-
هر سه زان خوردند و بس فربه شدند ** چون سه پیل بس بزرگ و مه شدند
- Üçü de üç tane besili, semiz ve büyük file döndüler!
-
آنچنان کز فربهی هر یک جوان ** در نگنجیدی ز زفتی در جهان
- Üç genç de öyle semirdi, öyle şişmanladı ki şişmanlıktan âleme sığamaz oldular!
-
با چنین گبزی و هفت اندام زفت ** از شکاف در برون جستند و رفت
- Bu kadar şişmanlıkta, bu koskocaman kelleyle, kulakla, bu iri yedi endamla beraber kapının çatlağından süzülüp geçtiler!
-
راه مرگ خلق ناپیدا رهیست ** در نظر ناید که آن بیجا رهیست 2625
- Ölüm de halka görünmez, ölümün yolu da gizlidir. Ölüm de göze gelmez… Acayip bir çıkış yeridir.
-
نک پیاپی کاروانها مقتفی ** زین شکاف در که هست آن مختفی
- İşte bak, kervanlar birbiri ardına ulanmış, o kapının gizli çatlağından geçip gitmede!
-
بر در ار جویی نیابی آن شکاف ** سخت ناپیدا و زو چندین زفاف
- Fakat o çatlağı arasan göremezsen. Pek gizlidir ama ondan bunca kişileri geçirdiler, gelin evine güvey götürür gibi götürdüler.
-
شرح آن کور دوربین و آن کر تیزشنو و آن برهنه دراز دامن
- Uzaktakini bile gören köle, keskin kulaklı sağır, uzun elbiseli çıplağın açıklanması
-
کر امل را دان که مرگ ما شنید ** مرگ خود نشنید و نقل خود ندید
- Sağır, istektir, dilektir. Bizim ölümümüzü duydu da kendi ölümünü duymadı, kendi görünüşünü görmedi.
-
حرص نابیناست بیند مو بمو ** عیب خلقان و بگوید کو بکو
- Kör de hırstır.
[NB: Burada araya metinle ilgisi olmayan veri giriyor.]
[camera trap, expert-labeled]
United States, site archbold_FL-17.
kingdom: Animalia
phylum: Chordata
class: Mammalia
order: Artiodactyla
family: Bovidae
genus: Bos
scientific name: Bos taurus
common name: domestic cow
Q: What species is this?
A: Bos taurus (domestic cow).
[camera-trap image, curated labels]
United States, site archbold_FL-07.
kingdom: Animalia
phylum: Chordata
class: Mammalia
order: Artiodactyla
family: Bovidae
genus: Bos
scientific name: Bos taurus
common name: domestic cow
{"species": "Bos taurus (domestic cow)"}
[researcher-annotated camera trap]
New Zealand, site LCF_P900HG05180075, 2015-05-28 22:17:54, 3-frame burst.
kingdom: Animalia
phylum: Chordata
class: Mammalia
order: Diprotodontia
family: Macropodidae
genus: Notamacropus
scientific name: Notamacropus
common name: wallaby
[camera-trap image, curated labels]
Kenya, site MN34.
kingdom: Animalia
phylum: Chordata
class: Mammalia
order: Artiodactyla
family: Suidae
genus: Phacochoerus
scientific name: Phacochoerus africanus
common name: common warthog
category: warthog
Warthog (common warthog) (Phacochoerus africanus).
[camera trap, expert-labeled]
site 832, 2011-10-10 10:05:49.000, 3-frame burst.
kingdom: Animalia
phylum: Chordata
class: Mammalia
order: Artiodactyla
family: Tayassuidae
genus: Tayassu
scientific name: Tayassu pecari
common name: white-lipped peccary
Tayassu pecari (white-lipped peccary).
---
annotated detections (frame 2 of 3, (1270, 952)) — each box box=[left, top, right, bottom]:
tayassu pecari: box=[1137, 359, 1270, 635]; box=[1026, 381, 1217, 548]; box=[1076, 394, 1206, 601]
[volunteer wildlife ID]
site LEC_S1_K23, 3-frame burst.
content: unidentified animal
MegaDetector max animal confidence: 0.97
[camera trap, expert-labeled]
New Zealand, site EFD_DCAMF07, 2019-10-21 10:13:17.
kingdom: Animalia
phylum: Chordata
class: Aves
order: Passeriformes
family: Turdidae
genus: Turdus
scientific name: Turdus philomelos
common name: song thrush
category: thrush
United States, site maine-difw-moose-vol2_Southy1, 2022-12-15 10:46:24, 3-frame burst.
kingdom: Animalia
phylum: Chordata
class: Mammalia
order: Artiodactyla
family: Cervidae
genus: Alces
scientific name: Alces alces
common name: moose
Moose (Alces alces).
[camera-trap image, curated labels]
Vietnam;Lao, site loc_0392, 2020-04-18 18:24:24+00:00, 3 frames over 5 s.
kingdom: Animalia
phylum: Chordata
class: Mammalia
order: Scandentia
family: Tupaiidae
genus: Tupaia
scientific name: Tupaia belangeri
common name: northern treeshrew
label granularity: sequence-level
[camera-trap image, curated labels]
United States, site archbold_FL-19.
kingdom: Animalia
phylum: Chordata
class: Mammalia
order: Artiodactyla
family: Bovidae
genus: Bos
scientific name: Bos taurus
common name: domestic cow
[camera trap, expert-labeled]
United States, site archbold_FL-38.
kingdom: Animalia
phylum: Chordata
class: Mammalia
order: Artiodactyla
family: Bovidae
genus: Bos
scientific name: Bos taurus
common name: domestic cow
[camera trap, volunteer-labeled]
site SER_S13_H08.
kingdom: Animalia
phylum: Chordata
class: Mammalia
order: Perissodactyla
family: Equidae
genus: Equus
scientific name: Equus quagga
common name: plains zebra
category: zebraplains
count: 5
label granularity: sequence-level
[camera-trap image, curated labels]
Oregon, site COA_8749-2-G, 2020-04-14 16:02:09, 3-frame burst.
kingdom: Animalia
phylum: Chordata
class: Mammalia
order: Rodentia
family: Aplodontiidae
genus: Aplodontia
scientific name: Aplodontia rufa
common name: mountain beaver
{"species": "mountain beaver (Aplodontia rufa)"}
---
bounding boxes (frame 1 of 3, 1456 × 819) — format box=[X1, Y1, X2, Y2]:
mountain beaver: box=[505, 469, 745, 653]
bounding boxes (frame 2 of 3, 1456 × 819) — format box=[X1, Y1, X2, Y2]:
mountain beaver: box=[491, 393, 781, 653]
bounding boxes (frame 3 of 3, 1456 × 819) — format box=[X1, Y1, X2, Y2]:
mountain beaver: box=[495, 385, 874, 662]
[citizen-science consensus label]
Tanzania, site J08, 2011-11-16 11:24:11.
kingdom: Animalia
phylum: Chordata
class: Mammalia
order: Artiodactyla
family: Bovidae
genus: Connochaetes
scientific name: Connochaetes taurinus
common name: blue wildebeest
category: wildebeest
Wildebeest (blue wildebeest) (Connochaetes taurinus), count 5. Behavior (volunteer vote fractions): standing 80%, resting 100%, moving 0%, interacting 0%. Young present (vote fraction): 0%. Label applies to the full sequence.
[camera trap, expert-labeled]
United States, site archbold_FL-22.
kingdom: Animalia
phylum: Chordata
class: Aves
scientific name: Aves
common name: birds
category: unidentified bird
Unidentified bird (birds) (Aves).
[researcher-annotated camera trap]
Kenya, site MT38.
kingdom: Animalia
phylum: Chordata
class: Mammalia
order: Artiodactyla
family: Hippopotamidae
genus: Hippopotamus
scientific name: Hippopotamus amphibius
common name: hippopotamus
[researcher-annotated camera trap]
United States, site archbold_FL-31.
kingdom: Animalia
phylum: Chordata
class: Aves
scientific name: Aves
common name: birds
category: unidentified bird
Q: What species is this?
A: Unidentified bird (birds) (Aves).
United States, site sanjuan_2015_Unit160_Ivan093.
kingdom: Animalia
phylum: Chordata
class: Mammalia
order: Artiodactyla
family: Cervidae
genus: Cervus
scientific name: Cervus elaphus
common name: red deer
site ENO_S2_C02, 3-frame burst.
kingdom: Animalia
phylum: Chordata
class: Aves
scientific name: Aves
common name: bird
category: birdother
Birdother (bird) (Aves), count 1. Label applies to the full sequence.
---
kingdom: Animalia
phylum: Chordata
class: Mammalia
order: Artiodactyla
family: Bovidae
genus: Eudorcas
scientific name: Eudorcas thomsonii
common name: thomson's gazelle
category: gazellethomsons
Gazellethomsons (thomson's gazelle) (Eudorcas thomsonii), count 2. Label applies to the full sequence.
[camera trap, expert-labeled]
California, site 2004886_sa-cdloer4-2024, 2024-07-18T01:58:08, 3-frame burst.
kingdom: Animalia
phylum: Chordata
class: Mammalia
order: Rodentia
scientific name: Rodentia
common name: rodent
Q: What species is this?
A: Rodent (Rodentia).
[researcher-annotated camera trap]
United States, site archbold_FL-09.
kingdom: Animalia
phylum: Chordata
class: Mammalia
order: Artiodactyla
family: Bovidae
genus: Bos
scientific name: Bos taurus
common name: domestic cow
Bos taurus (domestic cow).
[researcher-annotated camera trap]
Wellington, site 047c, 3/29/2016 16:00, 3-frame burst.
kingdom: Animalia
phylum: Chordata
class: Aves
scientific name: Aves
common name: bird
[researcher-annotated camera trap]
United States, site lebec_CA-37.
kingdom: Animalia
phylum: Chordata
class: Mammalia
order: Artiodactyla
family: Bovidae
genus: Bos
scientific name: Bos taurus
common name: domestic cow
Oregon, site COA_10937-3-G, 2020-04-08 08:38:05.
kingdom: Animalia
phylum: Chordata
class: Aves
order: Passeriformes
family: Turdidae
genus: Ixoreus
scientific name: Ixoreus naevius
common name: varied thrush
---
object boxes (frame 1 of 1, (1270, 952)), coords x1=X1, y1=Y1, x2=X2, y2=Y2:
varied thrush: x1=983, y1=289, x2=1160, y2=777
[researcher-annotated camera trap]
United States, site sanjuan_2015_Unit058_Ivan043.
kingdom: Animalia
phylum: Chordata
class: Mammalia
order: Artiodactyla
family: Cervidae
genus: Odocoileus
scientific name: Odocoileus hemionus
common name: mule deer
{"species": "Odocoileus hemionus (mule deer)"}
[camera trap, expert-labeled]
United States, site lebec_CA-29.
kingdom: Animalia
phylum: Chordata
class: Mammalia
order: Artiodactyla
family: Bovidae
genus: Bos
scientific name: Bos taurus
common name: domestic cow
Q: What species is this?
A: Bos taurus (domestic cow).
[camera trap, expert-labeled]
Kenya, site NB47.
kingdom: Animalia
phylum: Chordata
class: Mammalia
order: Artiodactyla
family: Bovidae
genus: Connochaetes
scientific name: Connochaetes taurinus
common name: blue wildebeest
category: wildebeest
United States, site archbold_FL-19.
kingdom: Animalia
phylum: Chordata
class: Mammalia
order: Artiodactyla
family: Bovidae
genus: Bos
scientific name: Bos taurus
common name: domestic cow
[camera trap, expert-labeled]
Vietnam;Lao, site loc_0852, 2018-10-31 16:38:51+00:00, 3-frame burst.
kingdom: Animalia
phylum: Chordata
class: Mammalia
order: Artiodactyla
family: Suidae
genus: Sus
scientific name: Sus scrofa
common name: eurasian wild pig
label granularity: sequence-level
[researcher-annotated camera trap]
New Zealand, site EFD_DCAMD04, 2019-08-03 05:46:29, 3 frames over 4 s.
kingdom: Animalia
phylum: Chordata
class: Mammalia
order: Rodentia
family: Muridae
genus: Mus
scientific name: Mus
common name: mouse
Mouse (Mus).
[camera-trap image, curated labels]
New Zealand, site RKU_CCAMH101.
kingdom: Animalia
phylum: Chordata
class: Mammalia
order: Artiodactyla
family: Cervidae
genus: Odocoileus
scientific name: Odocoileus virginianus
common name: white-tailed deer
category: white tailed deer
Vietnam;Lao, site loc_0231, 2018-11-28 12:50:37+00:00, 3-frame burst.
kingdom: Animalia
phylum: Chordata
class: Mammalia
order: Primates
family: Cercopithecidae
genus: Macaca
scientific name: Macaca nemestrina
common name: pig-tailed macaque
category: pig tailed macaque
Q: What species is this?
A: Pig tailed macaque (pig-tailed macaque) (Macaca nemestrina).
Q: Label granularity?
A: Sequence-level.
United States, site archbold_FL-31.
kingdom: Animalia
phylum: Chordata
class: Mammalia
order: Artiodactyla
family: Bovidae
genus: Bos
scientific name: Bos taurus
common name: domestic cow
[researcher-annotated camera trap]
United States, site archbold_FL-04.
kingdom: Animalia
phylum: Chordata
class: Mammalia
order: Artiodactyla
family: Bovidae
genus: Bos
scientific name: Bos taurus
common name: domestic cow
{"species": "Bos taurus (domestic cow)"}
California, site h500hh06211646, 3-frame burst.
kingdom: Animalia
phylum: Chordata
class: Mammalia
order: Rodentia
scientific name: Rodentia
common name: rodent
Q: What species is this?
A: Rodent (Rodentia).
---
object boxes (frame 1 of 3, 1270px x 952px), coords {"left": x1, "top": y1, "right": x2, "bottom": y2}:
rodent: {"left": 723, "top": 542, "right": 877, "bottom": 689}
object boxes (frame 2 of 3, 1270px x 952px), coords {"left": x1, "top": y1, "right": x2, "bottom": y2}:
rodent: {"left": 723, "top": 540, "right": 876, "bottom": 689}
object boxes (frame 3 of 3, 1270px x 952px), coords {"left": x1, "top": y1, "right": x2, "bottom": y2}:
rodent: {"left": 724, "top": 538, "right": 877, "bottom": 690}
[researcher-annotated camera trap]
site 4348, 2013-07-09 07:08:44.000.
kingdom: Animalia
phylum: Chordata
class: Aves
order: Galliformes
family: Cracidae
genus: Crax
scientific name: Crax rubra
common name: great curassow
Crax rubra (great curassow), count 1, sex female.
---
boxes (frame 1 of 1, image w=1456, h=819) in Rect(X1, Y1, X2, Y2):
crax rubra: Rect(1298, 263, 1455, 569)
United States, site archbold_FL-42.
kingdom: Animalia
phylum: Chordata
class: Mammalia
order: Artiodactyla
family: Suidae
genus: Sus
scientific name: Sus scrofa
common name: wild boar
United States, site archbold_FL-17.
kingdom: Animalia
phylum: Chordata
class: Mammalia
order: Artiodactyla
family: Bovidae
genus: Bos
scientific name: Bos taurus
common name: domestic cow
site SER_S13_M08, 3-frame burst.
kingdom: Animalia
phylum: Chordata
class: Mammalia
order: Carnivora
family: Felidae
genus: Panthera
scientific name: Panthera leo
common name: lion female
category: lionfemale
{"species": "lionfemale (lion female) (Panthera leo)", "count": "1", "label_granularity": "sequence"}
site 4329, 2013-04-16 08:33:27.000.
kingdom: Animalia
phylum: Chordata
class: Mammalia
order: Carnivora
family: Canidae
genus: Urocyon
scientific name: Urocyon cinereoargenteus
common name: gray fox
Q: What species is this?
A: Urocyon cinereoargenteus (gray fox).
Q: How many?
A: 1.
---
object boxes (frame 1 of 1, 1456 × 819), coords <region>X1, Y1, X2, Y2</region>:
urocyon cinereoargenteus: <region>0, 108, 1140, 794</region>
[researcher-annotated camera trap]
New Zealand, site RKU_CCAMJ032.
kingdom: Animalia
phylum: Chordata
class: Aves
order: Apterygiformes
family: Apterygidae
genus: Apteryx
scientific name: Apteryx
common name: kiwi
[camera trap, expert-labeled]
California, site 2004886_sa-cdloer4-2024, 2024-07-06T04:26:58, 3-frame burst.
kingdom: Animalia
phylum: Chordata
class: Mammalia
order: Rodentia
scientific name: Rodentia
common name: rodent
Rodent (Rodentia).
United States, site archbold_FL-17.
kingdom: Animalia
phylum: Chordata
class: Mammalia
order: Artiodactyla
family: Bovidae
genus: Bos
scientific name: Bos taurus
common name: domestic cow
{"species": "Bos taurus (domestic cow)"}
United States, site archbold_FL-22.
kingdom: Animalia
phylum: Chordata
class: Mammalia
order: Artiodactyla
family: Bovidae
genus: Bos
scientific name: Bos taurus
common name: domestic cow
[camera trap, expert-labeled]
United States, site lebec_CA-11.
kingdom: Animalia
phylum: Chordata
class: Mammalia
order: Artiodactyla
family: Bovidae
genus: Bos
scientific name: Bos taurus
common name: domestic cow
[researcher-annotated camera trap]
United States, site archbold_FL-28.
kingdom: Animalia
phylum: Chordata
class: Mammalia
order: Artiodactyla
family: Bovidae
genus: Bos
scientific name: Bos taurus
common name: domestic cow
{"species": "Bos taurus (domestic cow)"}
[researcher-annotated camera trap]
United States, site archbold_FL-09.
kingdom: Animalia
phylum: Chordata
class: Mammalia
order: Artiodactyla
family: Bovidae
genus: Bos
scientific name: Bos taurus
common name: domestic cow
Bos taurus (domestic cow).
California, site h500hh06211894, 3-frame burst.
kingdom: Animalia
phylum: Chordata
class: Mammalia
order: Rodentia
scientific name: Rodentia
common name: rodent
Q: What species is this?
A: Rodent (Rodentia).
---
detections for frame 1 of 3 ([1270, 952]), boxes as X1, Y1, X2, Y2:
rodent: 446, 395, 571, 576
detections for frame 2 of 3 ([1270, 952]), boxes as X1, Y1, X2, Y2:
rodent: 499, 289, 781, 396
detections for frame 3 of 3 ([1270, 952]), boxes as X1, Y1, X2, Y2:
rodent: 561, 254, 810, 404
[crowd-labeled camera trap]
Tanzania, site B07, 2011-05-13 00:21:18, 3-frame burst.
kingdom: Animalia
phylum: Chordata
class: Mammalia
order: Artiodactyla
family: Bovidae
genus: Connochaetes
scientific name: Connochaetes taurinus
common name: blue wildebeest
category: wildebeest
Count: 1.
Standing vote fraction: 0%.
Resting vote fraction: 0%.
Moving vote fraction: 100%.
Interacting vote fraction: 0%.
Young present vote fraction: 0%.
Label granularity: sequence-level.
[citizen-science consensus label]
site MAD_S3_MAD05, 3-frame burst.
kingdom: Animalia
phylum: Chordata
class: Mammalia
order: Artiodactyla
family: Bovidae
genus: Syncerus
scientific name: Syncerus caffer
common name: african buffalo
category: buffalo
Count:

Halkın ayıbını kıldan kıla görür. Taraf taraf söyler de,
-
عیب خود یک ذره چشم کور او ** مینبیند گرچه هست او عیبجو 2630
- Kör gözü kendi ayıbını zerre kadar göremez, fakat gene de âlemin ayıbını arar!
-
عور میترسد که دامانش برند ** دامن مرد برهنه چون درند
- Çıplak, elbisesinin eteğini kesecekler diye korkuyor ama çıplak adamın eteğimi olur ki kessinler!